The final stretch, with Aoki trying various ways to get Suzuki’s shoulders down for the three count, is slightly hampered by Suzuki’s age. He no longer has the athleticism to make some of the spots feel completely natural, though that in itself has its charms.

Like every Aoki match, this one has a moment where he does something you’ve never seen before. In this case, once he gets a choke locked in, he tries to fall to the mat and wrap his legs around Suzuki. Instead, he falls back too far, dropping Suzuki on his head while simultaneously allowing him to escape the hold. Aoki is a master of finding new and interesting things to do in the small moments that we normally don’t give a second thought to.

This match also has a very tight runtime. It gets in, does what it needs to do, and gets out. Solid as a rock.

Rating:***

Match 2 Danshoku Dino vs. MAO

Sometimes your heroes fail, and that hurts. But it hurts even more when they go out in a match as shite as this.

I love Dieno and don’t care for MAO, but even if the winner of this match were flipped, I’d still call this a sorry affair.

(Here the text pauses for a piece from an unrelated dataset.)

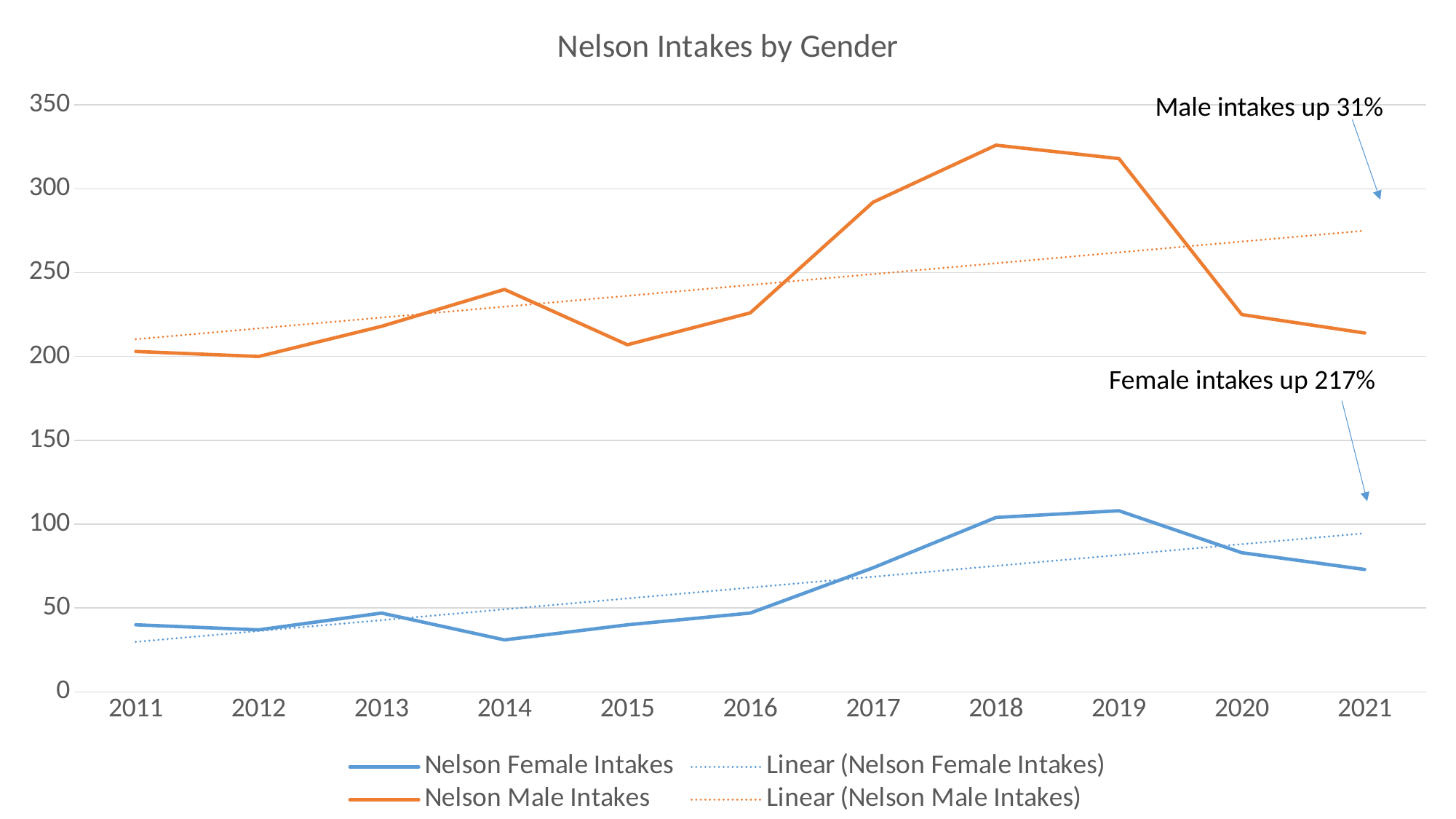
Which is larger: Nelson Male Intakes in 2018 or Nelson Male Intakes in 2021? 2018 Is the value for Nelson Male Intakes in 2017 greater or less than 250? greater What is the title of the chart? Nelson Intakes by Gender In which year do Nelson Male Intakes reach their highest value? 2018 How many entries does the legend list? 4 How many years are shown on the x axis? 11 According to the annotation on the chart, by what percentage are female intakes up? 217% Is the value for Nelson Female Intakes in 2014 greater or less than 50? less Is the value for Nelson Male Intakes in 2020 greater or less than 250? less In which year do Nelson Female Intakes reach their lowest value? 2014 What kind of chart is shown on the slide? Line chart Do Nelson Male Intakes rise or fall from 2019 to 2020? Fall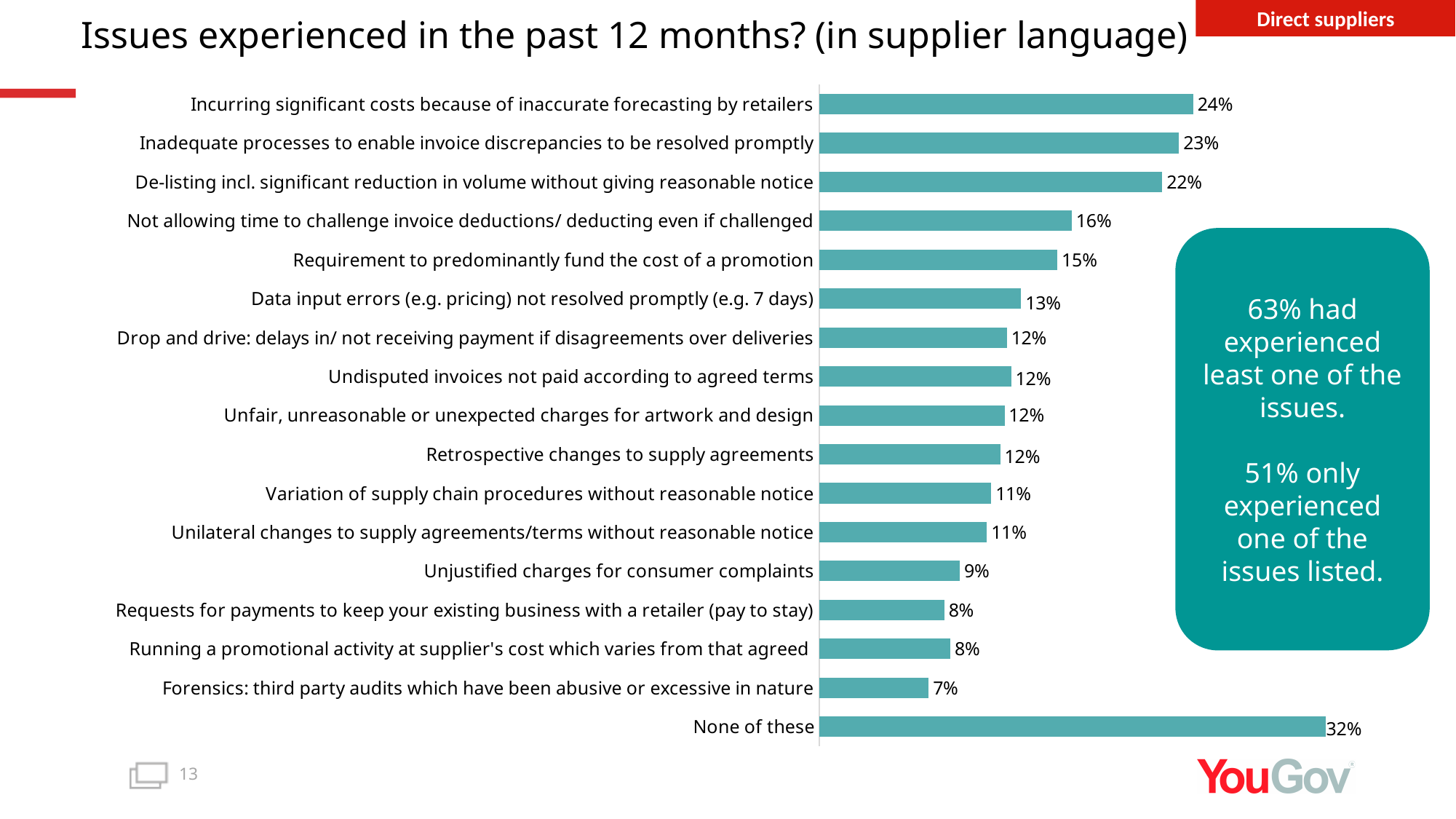
What is the value for 'Requirement to predominantly fund the cost of a promotion'? 15% What percentage of direct suppliers reported incurring significant costs because of inaccurate forecasting by retailers? 24% What is the difference between the value for 'None of these' and the value for 'Incurring significant costs because of inaccurate forecasting by retailers'? 8% Which category has the highest value in the chart? None of these Which is larger: the value for 'De-listing incl. significant reduction in volume without giving reasonable notice' or the value for 'Not allowing time to challenge invoice deductions/ deducting even if challenged'? De-listing incl. significant reduction in volume without giving reasonable notice What kind of chart is shown on the slide? Bar chart What is the title of the chart on the slide? Issues experienced in the past 12 months? (in supplier language) How many categories are shown in the chart? 17 What is the value for 'None of these'? 32% What is the difference between the value for 'Unjustified charges for consumer complaints' and the value for 'Running a promotional activity at supplier's cost which varies from that agreed'? 1% What percentage reported forensics: third party audits which have been abusive or excessive in nature? 7% Which category has the lowest value in the chart? Forensics: third party audits which have been abusive or excessive in nature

From the beginning, this match lacks the special atmosphere that the previous two Dieno tournament matches had. Those encounters felt elevated, whereas the opening half of this feels like a standard Dieno comedy match. And I love Dieno comedy matches, but after those two stellar tournament performances, I wanted more.

Even as a comedy match, this is pretty bland. What makes DDT’s comedy division so great is that, despite the million matches they have every year, they’re always finding something new to play with. There may only be five total punchlines, but they keep finding new ways to get to those punchlines. This is just Dieno playing the hits.

But to get to the root of this match’s issues: MAO.

MAO sometimes puts in fine, even good, performances, but he mostly sucks. And he especially sucks in this match. The whole idea is that Dieno just can’t keep up anymore. His body is exhausted from the kicks and strikes that MAO has rained down on him. The problem is that MAO can’t throw a convincing-looking kick to save his life. You have Dieno delivering some career-best selling both physically and emotionally, but none of it works because the whole match looks like he’s being struck by feathers.

There are some Dieno roll-up attempts that I got some enjoyment out of, and against a competent opponent this would probably be viewed as a brilliant Dieno performance. But as it stands, this is just a really disappointing match.

MAO sucks.

Rating: * 3/4

Match 3 MAO vs. Shinya Aoki

They didn’t release a match graphic for the final, so I had to improvise. Sorry that Aoki looks a bit like Hitler.

So MAO does know how to wrestle then?!

This match plays on ideas that are present in a lot of Aoki’s work. Wrestlers are obsessed with beating Aoki at his own game: beating him on the mat and proving that they are every bit as much of a technical wizard as he is. But they never are, and MAO certainly isn’t. It is only when they abandon these goals that they stand a chance. If they let Aoki wrestle his style of match, they have no chance.

MAO showcases this perfectly. While he is not shown to be a complete scrub, he is completely outmatched on the mat. He only ever gains an advantage when he forces the match to become a more standard DDT encounter. But even when he gains those advantages, he lets his ego get the better of him, desperate to beat Aoki in his own wheelhouse, and it is that which costs him the tournament.

Aoki shows that he’s not a one-trick pony, though, proving himself capable in a more traditional wrestling style and delivering one of the sickest dives of his career. There’s a beautiful stretch of about three minutes where Aoki’s style blends with MAO’s, and it’s everything I’ve ever wanted from an Aoki match. His opponent no longer feels like a lifeless blob stripped of his individuality.

However, MAO is a pretty boring sparring partner when it’s a mat-only affair.

Rating: ***¾

Overall show and tournament thoughts

This was the weakest of the King of DDT nights, and this was a weaker tournament than recent years. However, DDT is still the best promotion in the world, and this tournament was immensely enjoyable. I’d especially recommend the first two Dieno matches and Aoki vs. HARASHIMA.